I think perhaps the answer is not focusing on any specific person, but on the specific examples of godly and wise things many people do. The new book, It’s Not Who You Know, It’s Who You Are: Life Lessons from Winners by Pat Williams & Jim Denney is a good tool for beginning to do just that.
For those of you who are marginal sports fans (like myself), Pat Williams is currently Senior VP of the NBA team, the Orlando Magic. Starting in baseball decades ago, he has managed teams and met many famous people along the way. This book contains some of his favorite inspirational stories from the people he met and admired.
The book groups the stories under five basic categories: Success, Leadership, Family and Friends, Impact and Influence and Becoming a Person of Excellence. There are about 140 stories within the pages of this book. All are short and very easy to read. Each story has usually one take away practical lesson which can be learned from it.
I love the fact the author did not shy away from mentioning his faith repeatedly and sharing stories of how faith has helped other people. While the advice may follow many godly themes, Williams does not attempt to tie every story to God or the Bible. In fact, the majority of the faith sharing comes under one category and doesn’t mention specific scriptures.
This book would be great for parents and teachers to use and read one story to their students daily. Each story could spark discussions on why that characteristic is important and how to put it into action in their own lives. Young people with a decent command of reading can also easily read this book themselves.

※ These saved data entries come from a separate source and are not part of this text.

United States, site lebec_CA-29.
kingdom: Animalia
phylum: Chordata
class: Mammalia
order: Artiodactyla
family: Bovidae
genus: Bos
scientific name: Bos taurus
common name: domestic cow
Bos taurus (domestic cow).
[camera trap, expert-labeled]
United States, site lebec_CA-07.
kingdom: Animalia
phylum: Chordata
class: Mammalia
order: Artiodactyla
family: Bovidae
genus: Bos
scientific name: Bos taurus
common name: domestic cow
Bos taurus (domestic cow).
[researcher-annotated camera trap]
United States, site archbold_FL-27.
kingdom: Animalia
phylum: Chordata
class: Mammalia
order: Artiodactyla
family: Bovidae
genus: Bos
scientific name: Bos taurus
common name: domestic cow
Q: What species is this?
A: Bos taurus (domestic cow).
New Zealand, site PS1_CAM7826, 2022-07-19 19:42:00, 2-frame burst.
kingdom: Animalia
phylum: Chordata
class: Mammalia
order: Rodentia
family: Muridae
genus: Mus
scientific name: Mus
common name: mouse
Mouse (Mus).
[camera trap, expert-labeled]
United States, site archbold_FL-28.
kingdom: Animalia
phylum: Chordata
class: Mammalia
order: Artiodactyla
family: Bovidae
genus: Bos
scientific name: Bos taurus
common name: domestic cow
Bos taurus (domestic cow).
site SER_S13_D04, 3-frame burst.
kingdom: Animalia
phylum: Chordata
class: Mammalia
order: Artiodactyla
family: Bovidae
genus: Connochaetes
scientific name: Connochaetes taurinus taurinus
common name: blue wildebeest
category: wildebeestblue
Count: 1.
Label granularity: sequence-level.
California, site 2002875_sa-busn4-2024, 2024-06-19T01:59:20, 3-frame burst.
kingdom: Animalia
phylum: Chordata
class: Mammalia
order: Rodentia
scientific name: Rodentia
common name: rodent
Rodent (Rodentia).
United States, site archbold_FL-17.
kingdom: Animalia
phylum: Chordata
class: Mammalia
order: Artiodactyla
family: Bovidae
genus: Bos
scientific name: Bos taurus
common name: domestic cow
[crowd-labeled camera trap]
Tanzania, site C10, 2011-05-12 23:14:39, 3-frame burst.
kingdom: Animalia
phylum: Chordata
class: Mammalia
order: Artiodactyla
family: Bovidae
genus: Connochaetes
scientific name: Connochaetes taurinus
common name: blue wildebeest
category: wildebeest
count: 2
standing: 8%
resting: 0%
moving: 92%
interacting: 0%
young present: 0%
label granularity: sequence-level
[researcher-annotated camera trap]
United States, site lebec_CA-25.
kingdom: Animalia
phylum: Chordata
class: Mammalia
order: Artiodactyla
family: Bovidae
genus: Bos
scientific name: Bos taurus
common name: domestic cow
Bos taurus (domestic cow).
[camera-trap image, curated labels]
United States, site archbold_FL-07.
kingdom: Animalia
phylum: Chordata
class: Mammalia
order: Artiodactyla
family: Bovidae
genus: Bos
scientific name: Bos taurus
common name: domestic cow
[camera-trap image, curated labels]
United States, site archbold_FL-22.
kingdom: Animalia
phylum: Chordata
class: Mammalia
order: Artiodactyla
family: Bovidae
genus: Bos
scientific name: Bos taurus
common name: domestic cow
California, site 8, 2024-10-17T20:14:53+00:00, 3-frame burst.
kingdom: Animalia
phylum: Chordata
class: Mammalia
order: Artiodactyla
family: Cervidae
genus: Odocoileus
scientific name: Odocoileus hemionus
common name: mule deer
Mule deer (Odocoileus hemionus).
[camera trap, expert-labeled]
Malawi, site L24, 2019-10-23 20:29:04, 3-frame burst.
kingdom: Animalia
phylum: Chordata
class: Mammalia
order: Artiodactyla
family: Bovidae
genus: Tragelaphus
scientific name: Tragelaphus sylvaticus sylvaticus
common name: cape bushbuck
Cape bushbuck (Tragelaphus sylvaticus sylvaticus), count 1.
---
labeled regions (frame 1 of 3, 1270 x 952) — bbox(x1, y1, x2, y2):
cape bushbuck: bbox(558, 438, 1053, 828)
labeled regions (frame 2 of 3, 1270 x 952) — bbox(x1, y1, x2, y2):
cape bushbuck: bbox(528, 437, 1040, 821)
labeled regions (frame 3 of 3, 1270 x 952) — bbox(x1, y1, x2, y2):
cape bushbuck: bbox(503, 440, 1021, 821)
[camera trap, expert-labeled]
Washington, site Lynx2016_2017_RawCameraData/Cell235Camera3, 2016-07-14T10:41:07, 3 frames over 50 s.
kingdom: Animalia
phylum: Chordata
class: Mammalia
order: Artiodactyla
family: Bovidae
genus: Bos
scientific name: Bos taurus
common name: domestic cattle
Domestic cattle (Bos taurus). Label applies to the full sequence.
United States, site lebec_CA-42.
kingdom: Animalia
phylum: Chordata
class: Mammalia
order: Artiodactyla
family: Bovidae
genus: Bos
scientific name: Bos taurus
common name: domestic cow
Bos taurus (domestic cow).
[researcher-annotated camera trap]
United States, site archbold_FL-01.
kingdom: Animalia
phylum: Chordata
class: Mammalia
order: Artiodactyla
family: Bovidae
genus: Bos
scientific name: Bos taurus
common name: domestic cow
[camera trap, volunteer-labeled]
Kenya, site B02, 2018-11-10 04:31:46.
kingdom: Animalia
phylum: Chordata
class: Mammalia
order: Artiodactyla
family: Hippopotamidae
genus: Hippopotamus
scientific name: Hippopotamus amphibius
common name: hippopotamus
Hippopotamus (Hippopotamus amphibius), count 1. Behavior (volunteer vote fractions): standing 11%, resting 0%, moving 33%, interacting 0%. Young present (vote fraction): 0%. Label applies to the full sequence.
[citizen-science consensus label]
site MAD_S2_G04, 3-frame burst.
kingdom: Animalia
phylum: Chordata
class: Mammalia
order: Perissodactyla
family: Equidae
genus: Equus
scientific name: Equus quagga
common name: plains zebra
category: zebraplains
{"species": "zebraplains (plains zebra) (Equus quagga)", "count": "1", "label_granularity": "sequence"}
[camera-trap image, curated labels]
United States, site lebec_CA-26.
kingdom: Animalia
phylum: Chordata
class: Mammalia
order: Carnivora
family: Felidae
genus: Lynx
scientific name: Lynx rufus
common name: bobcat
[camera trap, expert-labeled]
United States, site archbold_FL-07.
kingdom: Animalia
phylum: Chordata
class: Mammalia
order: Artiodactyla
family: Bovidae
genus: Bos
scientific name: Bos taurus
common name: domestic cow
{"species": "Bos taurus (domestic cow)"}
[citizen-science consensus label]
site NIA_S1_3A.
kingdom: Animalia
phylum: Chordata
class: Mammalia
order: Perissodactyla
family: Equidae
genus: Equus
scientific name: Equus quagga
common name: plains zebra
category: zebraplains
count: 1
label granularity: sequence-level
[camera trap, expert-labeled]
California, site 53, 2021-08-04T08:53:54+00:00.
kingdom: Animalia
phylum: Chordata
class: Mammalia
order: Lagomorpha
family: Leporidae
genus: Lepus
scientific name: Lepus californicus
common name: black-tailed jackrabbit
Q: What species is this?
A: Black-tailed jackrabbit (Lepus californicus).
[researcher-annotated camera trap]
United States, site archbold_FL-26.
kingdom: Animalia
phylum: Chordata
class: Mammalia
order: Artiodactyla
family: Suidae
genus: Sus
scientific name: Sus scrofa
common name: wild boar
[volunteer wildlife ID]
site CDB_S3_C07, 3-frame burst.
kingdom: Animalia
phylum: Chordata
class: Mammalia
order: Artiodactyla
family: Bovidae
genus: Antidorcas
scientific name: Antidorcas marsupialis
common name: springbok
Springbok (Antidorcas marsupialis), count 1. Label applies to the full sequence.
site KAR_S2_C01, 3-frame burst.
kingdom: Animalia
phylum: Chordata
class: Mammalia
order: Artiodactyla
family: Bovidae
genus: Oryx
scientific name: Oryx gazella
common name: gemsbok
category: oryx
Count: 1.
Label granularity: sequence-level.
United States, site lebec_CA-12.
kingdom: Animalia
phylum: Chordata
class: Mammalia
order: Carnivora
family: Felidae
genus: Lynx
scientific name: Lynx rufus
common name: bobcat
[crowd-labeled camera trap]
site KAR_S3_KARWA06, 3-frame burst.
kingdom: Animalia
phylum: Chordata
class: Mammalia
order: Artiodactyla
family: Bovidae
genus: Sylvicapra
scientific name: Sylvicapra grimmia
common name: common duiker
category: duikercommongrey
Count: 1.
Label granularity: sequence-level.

I appreciated the author for recognizing people, who many would consider a controversial choice, may still have wise or godly things to share. Depending upon your political leanings or favorite teams, coaches and athletes, you may find more questionable people than others might. The little theology mentioned is non-controversial, with the exception of the how some people were converted (no baptisms are mentioned).
Personally, I think this is a wise lesson to teach your children. Pick an article from someone like Michael Jordan who has made some questionable life choices in recent years. Discuss the story and the wisdom contained in it. Then discuss his life choices. Teach your children everyone may have something to teach us that is important, but no one is perfect. They need to make their life choices filtered through the Bible and not by blinding copying or admiring another person.
My only other caution for using the book is that many of the people mentioned would be totally unknown to many kids and teens. If you have a child who isn’t interested in sports or sports history, the list of recognizable names shrinks drastically. It doesn’t detract any from the wisdom contained in the stories, but it may not have the same emotional impact on your teen as if it were given by someone they know and admire.
Whether you decide to use this book or another resource, make sure you teach your children how to separate the message from the messenger. It can help strengthen their faith when their role model stumbles from that pedestal.
This book was given to me for free in exchange for my honest review. The affiliate link in this post is for your convenience.